◆ **PASSAGE GIVEN**:

================

As the editor of the Datablog, you have an opportunity to vet the content. I believe that it is in the Datablog that I’ve found the Guardian’s examples of ineffective data visualization that I referred to previously, such as McCandless’ work. I’ve used examples from you Datablog in lectures to illustrate how not to visualize data. These examples do not meet your journalistic requirement that the content “follow an argument, be literate and at least be accurate.” McCandless’ Billion Pound-O-Gram, which appeared in the Guardian, is an example of this.

There actually is “an objective school of knowledge that says this is ‘right’ and that is ‘wrong.’” It is based on many years of research into the way graphics are perceived and how they can assist or impede cognition. Many books, such as mine (also Tufte, Robbins, Ware, Cairo, Cleveland, etc.) explain the findings of this research in the form of data visualization best practices. Although style and fashion certainly exist in data visualization, this isn’t what I’m talking about. I’m referring to perception and cognition, and how graphics can be designed to work effectively for humans. Are you familiar with this body of research? If not, I invite you to become familiar with it and to let this body of knowledge help you vet the content of the Datablog in ways that will better showcase effective data visualization practices. In so doing, you will join in the effort to usher in a true Information age, rather than the dysfunctional data age in which we currently live.

By Simon Rogers. March 15th, 2013 at 9:54 am

Hi Stephen

For what it’s worth there is not much in what you just said that I would disagree with – in fact we are well aware of these principles of graphic design and I would say that both our own output and that of the Guardian graphics team adheres to those rules pretty firmly. And if you see something that either I or our graphics team produce which does not then please let me know.

But I will always want the Datablog’s show and tell section to be a place where graphics of all different types are published to engender debate and encourage new ways of visualisation. Obviously, the more people who visualise data in ways that are “effective” the better. But the nice thing about that section is that it is a place where everyone is free to submit something with a good chance it will be published.

================

Annotated coordinate records:
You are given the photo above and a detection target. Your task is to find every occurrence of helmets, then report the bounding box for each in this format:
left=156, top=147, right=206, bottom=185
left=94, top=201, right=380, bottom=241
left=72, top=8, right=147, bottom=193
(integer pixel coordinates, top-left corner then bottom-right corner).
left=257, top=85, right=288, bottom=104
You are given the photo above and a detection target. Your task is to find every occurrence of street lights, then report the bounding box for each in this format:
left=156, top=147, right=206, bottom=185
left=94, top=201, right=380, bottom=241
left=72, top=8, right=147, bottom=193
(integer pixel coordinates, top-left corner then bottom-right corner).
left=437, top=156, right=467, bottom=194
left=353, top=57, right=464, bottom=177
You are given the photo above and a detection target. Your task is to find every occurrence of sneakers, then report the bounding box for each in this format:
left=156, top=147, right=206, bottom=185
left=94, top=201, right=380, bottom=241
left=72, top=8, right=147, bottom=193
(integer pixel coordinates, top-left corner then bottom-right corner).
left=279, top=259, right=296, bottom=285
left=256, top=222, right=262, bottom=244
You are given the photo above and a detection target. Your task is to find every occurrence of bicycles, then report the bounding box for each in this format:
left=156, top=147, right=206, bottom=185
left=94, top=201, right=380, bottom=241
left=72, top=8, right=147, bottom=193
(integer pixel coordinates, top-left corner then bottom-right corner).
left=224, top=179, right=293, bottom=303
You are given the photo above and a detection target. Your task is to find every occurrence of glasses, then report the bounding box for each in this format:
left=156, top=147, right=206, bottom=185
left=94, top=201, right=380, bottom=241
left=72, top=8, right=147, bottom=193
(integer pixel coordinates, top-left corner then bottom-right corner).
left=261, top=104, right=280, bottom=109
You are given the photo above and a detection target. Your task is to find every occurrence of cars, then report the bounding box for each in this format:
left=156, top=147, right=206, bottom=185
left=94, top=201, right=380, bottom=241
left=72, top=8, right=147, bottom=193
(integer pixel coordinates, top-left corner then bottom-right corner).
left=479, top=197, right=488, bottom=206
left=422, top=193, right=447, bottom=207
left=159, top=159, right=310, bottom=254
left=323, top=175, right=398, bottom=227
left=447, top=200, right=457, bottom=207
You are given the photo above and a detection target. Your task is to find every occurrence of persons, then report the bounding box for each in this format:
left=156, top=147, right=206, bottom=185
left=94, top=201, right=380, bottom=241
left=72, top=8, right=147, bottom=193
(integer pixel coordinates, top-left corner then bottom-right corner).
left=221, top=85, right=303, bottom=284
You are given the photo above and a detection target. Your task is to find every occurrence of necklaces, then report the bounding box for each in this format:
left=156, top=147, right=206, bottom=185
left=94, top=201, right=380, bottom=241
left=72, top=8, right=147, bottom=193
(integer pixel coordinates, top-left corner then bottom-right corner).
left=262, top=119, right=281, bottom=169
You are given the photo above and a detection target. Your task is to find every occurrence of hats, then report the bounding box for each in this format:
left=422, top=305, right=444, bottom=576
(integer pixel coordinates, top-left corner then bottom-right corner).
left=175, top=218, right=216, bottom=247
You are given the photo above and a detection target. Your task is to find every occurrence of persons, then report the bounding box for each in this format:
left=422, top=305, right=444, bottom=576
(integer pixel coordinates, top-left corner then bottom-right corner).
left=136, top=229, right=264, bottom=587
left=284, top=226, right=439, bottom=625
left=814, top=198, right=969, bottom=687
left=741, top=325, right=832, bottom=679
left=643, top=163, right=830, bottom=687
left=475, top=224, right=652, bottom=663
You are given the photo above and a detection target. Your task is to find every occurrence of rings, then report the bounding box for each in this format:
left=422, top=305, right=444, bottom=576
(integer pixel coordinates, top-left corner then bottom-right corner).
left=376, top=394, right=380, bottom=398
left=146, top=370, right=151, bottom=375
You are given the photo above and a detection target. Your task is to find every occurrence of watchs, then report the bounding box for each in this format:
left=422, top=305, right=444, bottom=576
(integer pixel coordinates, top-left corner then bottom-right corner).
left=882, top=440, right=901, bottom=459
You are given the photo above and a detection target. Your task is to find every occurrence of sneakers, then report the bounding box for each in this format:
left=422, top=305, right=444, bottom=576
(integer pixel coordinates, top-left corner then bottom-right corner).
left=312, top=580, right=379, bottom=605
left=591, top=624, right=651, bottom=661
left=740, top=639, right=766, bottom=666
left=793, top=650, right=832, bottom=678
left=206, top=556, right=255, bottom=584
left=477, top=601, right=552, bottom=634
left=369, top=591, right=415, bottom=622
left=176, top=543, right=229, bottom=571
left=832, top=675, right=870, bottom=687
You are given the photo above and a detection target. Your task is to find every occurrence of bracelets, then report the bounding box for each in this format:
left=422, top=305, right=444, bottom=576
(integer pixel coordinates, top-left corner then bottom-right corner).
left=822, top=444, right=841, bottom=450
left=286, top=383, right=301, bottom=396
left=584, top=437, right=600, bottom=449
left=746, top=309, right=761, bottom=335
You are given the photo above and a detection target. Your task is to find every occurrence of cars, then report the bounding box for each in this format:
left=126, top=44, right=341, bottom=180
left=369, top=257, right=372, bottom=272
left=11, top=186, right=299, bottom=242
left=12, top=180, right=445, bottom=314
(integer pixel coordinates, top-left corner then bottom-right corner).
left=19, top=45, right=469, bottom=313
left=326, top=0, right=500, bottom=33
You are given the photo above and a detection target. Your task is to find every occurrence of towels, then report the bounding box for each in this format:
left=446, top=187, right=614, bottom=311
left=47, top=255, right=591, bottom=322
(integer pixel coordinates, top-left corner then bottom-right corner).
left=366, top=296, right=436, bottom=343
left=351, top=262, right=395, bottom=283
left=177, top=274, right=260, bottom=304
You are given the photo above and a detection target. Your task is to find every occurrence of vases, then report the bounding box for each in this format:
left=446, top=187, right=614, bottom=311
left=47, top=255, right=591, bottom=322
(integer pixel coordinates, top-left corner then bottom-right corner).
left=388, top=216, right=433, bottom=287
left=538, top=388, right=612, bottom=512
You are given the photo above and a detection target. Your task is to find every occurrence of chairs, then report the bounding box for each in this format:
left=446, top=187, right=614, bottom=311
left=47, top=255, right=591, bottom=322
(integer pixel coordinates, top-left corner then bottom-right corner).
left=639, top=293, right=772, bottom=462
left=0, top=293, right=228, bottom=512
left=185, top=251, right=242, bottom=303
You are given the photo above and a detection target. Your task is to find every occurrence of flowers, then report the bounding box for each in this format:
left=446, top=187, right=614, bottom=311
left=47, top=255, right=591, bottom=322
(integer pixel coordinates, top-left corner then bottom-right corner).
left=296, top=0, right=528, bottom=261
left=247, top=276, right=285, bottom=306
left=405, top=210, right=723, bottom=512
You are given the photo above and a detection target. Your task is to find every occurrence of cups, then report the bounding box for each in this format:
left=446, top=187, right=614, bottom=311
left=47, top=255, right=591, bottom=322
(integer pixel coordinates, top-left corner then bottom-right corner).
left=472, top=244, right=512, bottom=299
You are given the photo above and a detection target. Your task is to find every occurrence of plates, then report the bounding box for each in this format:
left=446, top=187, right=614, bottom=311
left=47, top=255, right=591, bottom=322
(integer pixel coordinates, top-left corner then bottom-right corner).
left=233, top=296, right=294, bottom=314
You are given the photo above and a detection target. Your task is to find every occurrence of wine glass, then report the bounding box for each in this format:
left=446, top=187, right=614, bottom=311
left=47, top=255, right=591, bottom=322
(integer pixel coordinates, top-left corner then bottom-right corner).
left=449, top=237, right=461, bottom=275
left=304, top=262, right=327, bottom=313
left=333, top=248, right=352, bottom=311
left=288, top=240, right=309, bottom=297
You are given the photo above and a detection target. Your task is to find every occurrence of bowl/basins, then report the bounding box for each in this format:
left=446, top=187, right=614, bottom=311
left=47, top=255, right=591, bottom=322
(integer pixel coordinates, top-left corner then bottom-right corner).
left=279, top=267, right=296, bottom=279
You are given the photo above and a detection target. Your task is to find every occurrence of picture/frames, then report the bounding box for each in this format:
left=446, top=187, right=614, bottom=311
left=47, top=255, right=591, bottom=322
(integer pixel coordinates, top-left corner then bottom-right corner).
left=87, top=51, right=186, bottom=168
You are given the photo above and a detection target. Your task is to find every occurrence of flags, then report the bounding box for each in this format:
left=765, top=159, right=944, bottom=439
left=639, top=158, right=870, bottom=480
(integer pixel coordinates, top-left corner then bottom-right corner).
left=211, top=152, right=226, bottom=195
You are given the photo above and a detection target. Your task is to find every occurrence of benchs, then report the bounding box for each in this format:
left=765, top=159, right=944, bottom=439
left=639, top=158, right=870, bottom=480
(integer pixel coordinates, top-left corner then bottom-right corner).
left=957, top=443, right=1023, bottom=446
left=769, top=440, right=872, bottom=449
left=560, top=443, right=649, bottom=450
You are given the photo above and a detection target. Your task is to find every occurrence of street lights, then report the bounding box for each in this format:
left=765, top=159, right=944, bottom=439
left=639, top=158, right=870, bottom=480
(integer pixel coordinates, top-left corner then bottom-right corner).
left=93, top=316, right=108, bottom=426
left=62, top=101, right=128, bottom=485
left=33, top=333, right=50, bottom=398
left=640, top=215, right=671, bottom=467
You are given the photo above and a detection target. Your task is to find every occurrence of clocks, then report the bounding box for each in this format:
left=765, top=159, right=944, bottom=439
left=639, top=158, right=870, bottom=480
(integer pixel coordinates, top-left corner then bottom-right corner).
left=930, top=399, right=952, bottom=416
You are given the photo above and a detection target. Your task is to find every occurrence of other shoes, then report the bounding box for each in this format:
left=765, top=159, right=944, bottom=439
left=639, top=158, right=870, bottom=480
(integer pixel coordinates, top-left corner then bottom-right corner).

================

◆ **REQUIRED WORK**:
(1) Could you transcribe everything from "But I will always" down to "will be published." in the data visualization exchange, word for word?
(2) Can you rescale the records from the line containing "of rings, then" down to the line containing "left=882, top=440, right=901, bottom=459", both included, and give only those lines again with the requests left as they are? Multiply every bounding box coordinate in the answers by 1.95 and round each result to a whole number, with halves rounded up.

◆ **FULL SOLUTIONS**:
(1)
But I will always want the Datablog’s show and tell section to be a place where graphics of all different types are published to engender debate and encourage new ways of visualisation. Obviously, the more people who visualise data in ways that are “effective” the better. But the nice thing about that section is that it is a place where everyone is free to submit something with a good chance it will be published.

(2)
You are given the photo above and a detection target. Your task is to find every occurrence of rings, then report the bounding box for each in this format:
left=422, top=305, right=444, bottom=576
(integer pixel coordinates, top-left corner then bottom-right corner).
left=733, top=768, right=741, bottom=776
left=285, top=722, right=294, bottom=731
You are given the photo above and a detection target. Your task is to find every occurrence of watchs, then report the bounding box for each in this format:
left=422, top=305, right=444, bottom=576
(integer pixel coordinates, top-left corner then bottom-right corner).
left=1720, top=858, right=1757, bottom=895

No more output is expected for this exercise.